TASKS AND EXERCISES
1) In the forum thread about daily diarrhea after a C. diff infection, how many times did mommyof3 test negative after the fecal infusions?
2) Write out the part of the forum thread starting at "Do you have" and ending at "is going on.".

EXERCISE PASSAGE
^^^^^^^^

# Daily D after cdiff infection



## mommyof3 (Sep 21, 2009)

My story is long but I'll try to cut it short.Cdiff infection one year ago, not fun. I knew something was wrong because I continued to have daily D even while getting treatment. After doing fecal infusions, I was apparently cured of the infection that was 6 mos ago.(tested negative 8x)I continue with daily D very bad in the morning every day, pain through my sides and now joint pain. I've been prescribed a depression med, but afraid to take it. I wondered if there were others that might share in the same experience.


----------



## BQ (May 22, 2000)

Do you have an IBS diagnosis?


----------



## Kathleen M. (Nov 16, 1999)

IBS commonly starts up after a GI infection, so that is a pretty common pattern. So common there is a name "post infectious IBS".It is worth getting checked and getting this actually diagnosed as IBS, just to make sure nothing else is going on.


----------



## mommyof3 (Sep 21, 2009)

Thanks for the replies, post infectious IBS is exactly what I've been told however, my symptoms tell me otherwise. I have had numerous blood tests, scans and actually will have another colonoscopy at the end of Aug.I am in constant pain all day, most of the time it is not my stomach but back & sides mostly on the left side.The new symptom that is quite bothersome is the painful clicking joints. I had this a bit during the infection but over the last week it has gotten really bad.


----------



## Kathleen M. (Nov 16, 1999)

The pain of IBS is usually where the colon is, so on the sides of the abdomen is common. The colon goes around the outside of the abdomen (right then top than left side) and left sided pain is really common.IBS pain may (may, not must, but may) go down after a BM, but only the part of the pain from rectal hypersensitivity (it hurts when the rectum is full). Pain at other times is not a symptom that says you can't have IBS. IBS pain can hurt all day long and can be severe. Just because it is a "functional" disease does not mean it can't be extremely painful all the time and should be just a minor annoyance. IBS ranges from mild to debilitatingly severe.Abdominal pain often goes into the back because of how the nerves run.Stomach pain (up near the chest along the midline) is not a symptom of IBS. IBS is a colon problem, not an upper GI issue. Although many people have upper GI pain as well as pain from IBS in any of the four quadrants of the abdomen as IBS can cause pain anywhere from just under the ribs to the pelvis and tends to be on the sides more than the midline.Now the joint issue may indicate something else going on (doen't have to be an intestinal autoimmune disease) but the joint issues may need to be investigated as joint issues and a colonoscopy alone may not be the only thing that needs to be done.


----------



## BQ (May 22, 2000)

^^^^^^^^

MATERIAL PROVIDED
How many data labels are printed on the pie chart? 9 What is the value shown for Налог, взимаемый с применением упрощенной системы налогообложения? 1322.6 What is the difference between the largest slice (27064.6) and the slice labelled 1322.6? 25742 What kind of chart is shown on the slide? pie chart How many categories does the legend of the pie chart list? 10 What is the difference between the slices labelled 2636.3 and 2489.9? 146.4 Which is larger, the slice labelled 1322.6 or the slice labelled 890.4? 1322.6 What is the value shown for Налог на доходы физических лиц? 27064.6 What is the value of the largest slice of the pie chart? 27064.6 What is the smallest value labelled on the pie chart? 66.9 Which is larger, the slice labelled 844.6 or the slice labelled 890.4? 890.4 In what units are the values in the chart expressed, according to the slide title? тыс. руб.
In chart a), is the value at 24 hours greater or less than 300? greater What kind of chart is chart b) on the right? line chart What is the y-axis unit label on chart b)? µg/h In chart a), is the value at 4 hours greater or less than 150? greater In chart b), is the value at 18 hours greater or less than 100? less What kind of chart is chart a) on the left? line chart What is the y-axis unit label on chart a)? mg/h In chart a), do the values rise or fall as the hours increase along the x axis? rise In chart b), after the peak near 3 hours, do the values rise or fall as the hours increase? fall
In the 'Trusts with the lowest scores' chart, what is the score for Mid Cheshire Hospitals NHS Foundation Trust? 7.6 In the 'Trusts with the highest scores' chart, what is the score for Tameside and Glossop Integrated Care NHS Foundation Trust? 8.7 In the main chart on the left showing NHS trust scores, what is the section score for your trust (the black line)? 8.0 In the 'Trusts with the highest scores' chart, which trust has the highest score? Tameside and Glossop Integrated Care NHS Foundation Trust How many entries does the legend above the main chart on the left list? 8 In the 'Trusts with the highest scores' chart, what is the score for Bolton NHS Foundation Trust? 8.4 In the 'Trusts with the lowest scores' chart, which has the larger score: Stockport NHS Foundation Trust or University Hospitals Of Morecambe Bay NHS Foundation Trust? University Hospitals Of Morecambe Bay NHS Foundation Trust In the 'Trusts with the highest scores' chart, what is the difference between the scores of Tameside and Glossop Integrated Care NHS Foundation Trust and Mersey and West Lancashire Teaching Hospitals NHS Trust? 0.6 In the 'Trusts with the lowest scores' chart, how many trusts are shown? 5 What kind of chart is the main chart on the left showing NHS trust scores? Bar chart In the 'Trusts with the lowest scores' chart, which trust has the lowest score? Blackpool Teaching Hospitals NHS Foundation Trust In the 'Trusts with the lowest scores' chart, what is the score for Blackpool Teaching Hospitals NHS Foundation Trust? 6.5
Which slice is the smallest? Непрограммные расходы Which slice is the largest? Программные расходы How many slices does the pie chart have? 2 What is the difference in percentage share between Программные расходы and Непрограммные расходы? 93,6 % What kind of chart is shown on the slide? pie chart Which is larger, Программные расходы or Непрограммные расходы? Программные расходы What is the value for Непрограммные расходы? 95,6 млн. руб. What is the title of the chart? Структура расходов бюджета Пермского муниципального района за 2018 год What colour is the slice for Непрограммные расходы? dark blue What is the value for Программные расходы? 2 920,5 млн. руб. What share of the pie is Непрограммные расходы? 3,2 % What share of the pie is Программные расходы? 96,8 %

^^^^^^^^

ANSWERS BELOW
1) Eight times.

2)
Do you have an IBS diagnosis?


----------



## Kathleen M. (Nov 16, 1999)

IBS commonly starts up after a GI infection, so that is a pretty common pattern. So common there is a name "post infectious IBS".It is worth getting checked and getting this actually diagnosed as IBS, just to make sure nothing else is going on.